Programmable Unijunction Transistors (PUT) Information

PUTProgrammable unijunction transistors (PUT) are three-terminal thyristors that are triggered into conduction when the voltage at the anode exceeds the voltage at the gate. The PUT is similar to the unijunction transistor (UJT), but its intrinsic standoff ratio can be set by two external resistors. Hence, the name "programmable" is used. A PUT is a more advanced version of a UJT. In a PUT, operating characteristics such as base-to-base resistance, intrinsic standoff voltage, valley current, and peak current can be programmed by setting the values of two external resistors.

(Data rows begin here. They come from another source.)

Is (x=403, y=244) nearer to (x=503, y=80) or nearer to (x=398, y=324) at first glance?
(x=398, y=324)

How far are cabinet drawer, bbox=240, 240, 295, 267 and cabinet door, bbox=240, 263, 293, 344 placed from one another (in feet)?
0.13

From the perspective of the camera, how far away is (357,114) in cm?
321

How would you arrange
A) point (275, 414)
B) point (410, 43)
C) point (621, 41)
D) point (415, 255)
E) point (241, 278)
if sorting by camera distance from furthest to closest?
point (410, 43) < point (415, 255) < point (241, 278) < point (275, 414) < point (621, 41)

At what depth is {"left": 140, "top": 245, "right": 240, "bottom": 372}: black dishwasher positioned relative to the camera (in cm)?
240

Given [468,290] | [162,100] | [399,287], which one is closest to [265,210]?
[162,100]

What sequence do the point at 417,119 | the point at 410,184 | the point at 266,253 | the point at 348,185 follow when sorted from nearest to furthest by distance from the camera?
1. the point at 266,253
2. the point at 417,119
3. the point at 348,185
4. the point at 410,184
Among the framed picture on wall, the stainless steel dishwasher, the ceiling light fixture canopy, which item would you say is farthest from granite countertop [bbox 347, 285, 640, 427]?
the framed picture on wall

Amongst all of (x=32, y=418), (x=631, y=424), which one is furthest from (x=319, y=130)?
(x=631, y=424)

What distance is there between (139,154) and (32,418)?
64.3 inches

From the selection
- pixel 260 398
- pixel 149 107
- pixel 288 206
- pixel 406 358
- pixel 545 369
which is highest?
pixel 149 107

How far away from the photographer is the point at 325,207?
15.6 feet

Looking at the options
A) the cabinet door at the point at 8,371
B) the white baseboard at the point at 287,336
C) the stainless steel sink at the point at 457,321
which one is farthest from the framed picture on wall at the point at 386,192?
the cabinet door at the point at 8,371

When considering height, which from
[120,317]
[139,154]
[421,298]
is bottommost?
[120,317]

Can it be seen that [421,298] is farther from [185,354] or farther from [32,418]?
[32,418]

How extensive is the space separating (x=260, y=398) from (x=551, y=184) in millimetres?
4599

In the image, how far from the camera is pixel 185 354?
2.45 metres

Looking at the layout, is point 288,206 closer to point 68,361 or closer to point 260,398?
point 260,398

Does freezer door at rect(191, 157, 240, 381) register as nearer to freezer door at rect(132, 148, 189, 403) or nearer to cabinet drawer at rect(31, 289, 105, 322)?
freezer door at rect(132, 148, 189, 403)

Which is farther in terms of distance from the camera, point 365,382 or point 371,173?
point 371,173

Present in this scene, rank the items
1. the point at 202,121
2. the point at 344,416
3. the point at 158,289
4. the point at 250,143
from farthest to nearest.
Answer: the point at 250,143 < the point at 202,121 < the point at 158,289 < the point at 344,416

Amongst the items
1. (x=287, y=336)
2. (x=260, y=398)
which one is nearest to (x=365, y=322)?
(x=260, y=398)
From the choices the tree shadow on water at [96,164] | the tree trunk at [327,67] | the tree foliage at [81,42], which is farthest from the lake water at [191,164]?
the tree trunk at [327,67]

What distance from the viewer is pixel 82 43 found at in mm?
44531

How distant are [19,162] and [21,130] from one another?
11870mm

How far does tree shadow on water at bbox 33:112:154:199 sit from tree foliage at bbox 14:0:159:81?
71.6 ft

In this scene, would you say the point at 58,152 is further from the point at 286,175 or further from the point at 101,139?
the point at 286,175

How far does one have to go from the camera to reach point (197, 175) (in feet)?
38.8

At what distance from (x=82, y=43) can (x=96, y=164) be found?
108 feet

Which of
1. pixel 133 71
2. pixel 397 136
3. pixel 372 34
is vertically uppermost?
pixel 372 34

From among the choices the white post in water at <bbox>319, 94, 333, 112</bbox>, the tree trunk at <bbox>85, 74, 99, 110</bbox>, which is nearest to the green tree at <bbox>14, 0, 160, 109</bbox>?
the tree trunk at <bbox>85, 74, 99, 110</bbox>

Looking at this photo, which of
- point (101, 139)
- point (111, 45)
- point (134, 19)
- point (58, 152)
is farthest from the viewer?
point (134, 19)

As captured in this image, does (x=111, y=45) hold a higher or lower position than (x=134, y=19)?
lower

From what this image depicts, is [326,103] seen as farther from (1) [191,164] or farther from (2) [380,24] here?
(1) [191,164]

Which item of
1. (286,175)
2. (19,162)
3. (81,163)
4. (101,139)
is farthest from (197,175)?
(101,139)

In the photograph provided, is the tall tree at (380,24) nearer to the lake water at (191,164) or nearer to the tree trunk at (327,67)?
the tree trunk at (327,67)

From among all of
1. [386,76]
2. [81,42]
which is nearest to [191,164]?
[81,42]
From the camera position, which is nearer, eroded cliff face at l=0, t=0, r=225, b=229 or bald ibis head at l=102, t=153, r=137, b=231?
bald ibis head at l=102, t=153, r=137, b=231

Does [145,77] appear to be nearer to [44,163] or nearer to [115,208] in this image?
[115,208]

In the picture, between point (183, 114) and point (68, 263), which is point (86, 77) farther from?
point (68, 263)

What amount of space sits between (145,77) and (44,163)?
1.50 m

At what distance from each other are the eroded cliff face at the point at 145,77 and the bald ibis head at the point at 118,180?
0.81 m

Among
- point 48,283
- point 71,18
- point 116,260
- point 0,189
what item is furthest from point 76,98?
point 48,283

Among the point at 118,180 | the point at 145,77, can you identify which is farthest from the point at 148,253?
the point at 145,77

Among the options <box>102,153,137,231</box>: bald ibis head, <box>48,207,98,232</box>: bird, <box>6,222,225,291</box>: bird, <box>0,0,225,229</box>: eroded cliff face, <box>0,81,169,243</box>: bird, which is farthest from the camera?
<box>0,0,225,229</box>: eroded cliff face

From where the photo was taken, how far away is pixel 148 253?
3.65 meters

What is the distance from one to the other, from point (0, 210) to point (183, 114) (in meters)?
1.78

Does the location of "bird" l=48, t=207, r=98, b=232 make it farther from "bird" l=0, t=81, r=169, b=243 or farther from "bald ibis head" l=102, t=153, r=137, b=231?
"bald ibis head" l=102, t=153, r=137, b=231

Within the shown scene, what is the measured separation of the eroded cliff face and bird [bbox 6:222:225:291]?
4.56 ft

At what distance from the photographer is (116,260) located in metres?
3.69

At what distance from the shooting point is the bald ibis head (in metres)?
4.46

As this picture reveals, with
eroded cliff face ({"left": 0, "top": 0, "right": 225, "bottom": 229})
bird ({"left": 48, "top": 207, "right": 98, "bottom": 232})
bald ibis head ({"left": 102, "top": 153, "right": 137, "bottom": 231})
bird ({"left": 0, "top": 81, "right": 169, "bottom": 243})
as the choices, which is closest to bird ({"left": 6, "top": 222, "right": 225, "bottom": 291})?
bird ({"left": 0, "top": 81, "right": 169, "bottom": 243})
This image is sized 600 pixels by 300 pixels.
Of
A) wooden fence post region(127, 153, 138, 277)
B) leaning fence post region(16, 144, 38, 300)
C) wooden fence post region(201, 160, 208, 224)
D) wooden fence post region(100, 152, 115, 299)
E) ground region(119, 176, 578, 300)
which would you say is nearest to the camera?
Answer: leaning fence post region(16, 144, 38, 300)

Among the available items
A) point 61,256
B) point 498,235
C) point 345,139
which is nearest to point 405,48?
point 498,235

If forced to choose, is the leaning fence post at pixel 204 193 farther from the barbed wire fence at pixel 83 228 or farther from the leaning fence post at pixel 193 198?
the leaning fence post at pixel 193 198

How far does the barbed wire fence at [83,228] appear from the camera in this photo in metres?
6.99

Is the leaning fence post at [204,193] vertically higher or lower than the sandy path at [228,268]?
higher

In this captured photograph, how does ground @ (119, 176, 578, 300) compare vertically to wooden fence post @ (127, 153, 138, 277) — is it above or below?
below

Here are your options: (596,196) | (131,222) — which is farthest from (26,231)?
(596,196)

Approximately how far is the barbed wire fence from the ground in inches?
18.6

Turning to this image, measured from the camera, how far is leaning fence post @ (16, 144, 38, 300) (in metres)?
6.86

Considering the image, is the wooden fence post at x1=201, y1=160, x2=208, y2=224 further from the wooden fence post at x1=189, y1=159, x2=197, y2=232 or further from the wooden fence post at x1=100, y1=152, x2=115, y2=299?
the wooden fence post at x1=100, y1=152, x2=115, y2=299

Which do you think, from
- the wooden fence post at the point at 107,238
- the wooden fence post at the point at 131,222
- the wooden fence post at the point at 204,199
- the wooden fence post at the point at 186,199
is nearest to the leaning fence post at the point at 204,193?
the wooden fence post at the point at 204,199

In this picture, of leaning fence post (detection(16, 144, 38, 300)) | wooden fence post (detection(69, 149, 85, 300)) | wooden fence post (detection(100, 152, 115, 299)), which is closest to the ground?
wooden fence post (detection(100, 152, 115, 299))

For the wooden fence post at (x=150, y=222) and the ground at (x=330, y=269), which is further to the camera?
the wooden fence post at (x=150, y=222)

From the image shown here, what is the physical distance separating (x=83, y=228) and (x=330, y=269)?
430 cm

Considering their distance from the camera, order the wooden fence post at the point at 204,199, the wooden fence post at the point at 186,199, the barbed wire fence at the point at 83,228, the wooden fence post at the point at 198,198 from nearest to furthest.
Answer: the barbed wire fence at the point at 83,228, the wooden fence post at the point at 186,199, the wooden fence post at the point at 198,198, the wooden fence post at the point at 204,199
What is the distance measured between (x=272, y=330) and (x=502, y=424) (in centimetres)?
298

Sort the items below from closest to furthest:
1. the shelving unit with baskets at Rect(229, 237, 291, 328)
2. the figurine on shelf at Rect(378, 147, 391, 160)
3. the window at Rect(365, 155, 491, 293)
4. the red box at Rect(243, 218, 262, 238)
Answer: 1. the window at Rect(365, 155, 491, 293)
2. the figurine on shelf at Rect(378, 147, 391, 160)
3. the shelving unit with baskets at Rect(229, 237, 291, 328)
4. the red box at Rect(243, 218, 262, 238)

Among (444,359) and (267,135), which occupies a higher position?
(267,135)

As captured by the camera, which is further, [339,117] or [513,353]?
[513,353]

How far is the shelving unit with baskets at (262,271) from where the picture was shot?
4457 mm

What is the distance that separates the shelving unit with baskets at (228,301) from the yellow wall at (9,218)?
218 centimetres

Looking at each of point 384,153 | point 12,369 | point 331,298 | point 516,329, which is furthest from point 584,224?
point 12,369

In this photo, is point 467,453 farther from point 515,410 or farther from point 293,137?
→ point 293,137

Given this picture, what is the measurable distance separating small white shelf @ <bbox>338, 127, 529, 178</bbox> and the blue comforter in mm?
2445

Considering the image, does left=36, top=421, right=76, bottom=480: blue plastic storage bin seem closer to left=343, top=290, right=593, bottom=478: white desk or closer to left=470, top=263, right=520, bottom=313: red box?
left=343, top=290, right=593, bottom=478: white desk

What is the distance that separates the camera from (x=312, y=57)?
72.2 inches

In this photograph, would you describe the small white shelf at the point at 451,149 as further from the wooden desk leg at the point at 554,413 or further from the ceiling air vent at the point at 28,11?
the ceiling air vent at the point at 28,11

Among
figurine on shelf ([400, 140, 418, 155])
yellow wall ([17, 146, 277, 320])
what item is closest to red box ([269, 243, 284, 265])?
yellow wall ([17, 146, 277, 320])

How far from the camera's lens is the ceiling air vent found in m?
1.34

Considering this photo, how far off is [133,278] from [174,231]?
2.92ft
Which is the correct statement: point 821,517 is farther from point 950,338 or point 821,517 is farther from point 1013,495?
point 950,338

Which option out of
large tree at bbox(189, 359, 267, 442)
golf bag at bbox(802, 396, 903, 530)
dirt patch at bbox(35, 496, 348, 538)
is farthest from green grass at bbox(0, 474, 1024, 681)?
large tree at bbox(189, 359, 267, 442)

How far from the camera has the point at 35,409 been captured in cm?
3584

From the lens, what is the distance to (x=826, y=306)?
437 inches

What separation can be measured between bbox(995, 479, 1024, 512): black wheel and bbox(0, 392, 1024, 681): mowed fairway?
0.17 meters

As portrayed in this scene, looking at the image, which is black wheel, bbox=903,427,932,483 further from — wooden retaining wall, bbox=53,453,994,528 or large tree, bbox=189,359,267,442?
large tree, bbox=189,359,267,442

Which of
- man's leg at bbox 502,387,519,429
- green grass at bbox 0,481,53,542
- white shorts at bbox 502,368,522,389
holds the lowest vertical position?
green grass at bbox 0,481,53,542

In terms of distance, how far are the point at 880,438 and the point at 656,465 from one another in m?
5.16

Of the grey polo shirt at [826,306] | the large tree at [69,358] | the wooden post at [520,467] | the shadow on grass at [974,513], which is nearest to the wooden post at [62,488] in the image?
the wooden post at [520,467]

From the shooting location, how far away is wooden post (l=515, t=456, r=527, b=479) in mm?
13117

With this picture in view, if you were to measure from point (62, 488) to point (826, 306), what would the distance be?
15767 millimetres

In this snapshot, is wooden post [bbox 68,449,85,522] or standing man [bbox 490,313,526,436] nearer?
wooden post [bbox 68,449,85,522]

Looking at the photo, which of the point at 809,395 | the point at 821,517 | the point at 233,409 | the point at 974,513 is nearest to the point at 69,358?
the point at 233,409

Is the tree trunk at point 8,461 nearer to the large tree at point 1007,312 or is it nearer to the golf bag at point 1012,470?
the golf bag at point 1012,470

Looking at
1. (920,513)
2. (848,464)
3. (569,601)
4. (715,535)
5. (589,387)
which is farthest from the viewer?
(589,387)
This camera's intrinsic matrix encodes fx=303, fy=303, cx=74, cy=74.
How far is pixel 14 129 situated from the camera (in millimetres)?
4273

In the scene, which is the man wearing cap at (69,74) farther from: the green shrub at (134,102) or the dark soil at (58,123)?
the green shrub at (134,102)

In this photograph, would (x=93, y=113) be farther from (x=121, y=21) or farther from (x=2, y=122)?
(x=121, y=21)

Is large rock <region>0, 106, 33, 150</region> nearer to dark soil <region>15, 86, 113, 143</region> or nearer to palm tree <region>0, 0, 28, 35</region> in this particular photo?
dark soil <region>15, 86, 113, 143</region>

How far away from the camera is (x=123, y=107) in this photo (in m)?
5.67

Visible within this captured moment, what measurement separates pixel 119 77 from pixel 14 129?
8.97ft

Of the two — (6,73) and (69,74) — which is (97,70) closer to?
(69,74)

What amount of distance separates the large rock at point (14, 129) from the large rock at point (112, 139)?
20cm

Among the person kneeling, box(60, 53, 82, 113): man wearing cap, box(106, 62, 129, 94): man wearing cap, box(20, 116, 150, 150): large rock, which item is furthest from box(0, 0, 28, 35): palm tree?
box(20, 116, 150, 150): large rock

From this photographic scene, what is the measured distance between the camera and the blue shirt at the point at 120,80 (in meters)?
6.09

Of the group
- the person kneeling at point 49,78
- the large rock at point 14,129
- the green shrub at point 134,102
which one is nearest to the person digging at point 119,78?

Applications for PUTs include:

  • thyristor triggers
  • oscillators
  • pulse
  • timing circuits with frequencies up to 10 kHz

An integrated circuit can include not only an integrated circuit chip, but also a circuit transistor such as a PUT.


Performance specifications for PUT include:

  • peak current (with RG of 10K ohms and 1M ohms)
  • valley current (with RG of 10K ohms and 1M ohms)
  • gate-to-cathode forward voltage
  • gate-to-cathode reverse voltage
  • gate-to-anode reverse voltage
  • anode-to-cathode voltage
  • peak non-repetitive forward current
  • peak repetitive forward current
  • peak repetitive forward current
  • DC forward anode current
  • DC gate current
  • power dissipation
  • storage temperature
  • operating junction temperature

PUTs can be packaged individually or in standard packaging for high-volume requirements, such as automatic insertion equipment.


PUTs that meet U.S. military specifications (MIL-SPEC) are manufactured according to standards described in MIL-STD-750 (Test Method Standard for Semiconductor Devices) and MIL-HDBK-6100 (Military Handbook, List of Case Outlines and Dimensions for Discrete Semiconductor Devices). Like other components made of semiconductor material, PUTs that are marketed in European Union (EU) nations should be manufactured in compliance with the Restriction of Hazardous Substances (RoHS) and Waste Electrical and Electronic Equipment (WEEE) directives. RoHS requires all manufacturers of electronic and electrical equipment sold in Europe to demonstrate that their products contain only minimal levels of the following hazardous substances: lead, mercury, cadmium, hexavalent chromium, polybrominated biphenyl, and polybrominated diphenyl ether. By definition, lead-free devices contain less than 1,000 ppm lead by weight.